**Goal**
Update the entries by replacing every instance of "foliage" with "greenery" and leaving everything else unchanged, and omit the pictures from your answer.
BEGIN Records for this exercise
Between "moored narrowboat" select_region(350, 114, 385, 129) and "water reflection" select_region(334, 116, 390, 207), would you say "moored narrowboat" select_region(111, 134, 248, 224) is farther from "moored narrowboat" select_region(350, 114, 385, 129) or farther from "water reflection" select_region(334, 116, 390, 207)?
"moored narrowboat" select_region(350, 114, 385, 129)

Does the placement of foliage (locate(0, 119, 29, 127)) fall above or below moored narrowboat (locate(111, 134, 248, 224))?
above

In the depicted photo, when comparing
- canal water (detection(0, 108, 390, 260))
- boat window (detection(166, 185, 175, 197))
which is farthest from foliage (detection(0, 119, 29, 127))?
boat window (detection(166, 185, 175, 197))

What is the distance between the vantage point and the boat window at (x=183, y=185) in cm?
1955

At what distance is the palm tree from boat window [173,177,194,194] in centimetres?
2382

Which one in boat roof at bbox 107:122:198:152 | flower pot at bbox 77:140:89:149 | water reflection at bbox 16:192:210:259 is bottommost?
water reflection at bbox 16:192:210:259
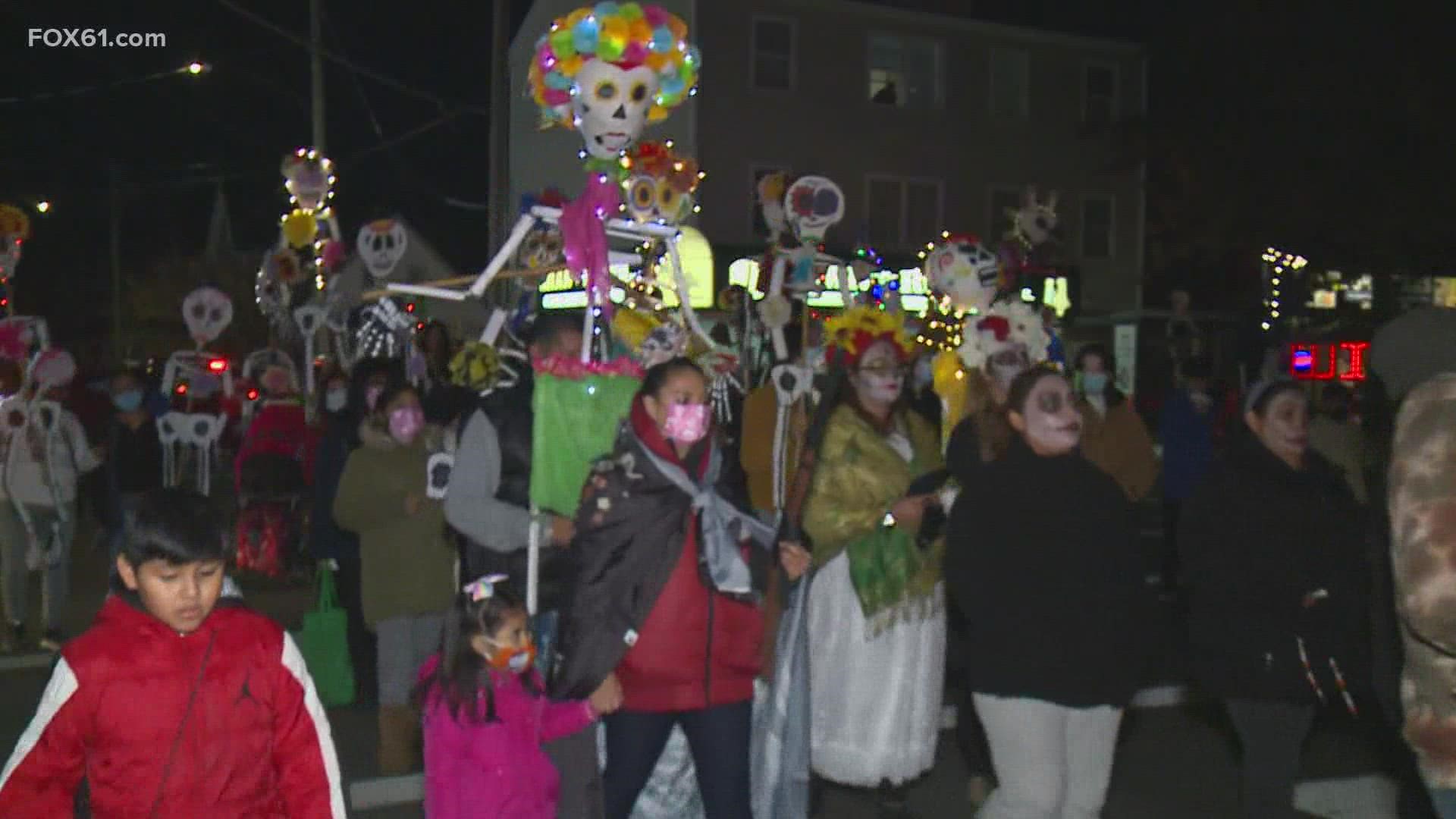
END Records for this exercise
**Solution for this problem**
Between "moored narrowboat" select_region(350, 114, 385, 129) and "water reflection" select_region(334, 116, 390, 207), would you say "moored narrowboat" select_region(111, 134, 248, 224) is farther from "moored narrowboat" select_region(350, 114, 385, 129) or farther from "water reflection" select_region(334, 116, 390, 207)?
"moored narrowboat" select_region(350, 114, 385, 129)

Does the placement of greenery (locate(0, 119, 29, 127)) fall above or below moored narrowboat (locate(111, 134, 248, 224))?
above

In the depicted photo, when comparing
- canal water (detection(0, 108, 390, 260))
- boat window (detection(166, 185, 175, 197))
which is farthest from greenery (detection(0, 119, 29, 127))?
boat window (detection(166, 185, 175, 197))

What is the distance between the vantage point and the boat window at (x=183, y=185) in cm?
1955

At what distance is the palm tree from boat window [173,177,194,194] in centimetres?
2382

Which one in boat roof at bbox 107:122:198:152 | flower pot at bbox 77:140:89:149 | water reflection at bbox 16:192:210:259 is bottommost?
water reflection at bbox 16:192:210:259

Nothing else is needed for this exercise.